Потому что все время это был Джулиан, а не Фрэнсис. Сейчас он стоял, изящно прислонившись к косяку, и улыбался мне.
В следующие несколько секунд я перебрала три отчаянных варианта действий, отбрасывая их один за другим. Он стоял, загораживая единственный выход отсюда. Я, конечно, покрупнее Ады, но не сильнее ее. И уж никак мне не сравниться с Джулианом. Не было нужды умолять его, и нечем было пригрозить и напугать.

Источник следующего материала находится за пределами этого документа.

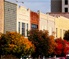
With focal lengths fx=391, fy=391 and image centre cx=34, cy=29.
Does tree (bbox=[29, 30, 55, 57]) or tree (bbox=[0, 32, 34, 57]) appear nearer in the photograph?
tree (bbox=[0, 32, 34, 57])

Разумеется, это Джулиан – с его любовью к роскоши, которая делает жизнь столь приятной, его «джентльменским» отвращением ко всякого рода труду, его страхом перед властным отцом и даже его симпатией к отвратительным сторожевым псам. Все указывало на него, как на злодея, а все, что я знала о Фрэнсисе, должно было исключать его из участников преступления. После случая с Дэвидом, когда я видела уверенные бережные руки хирурга за работой, я должна была поверить, что Фрэнсис никогда не откажет в помощи раненому. Джулиан и не был ранен, просто притворился, как он бы притворился и позже, явившись «спасать» Аду. Не удивительно, если он надеялся уговорить ее выйти за него, потому что это был бы для нее единственный путь избежать грязного цыганского плена.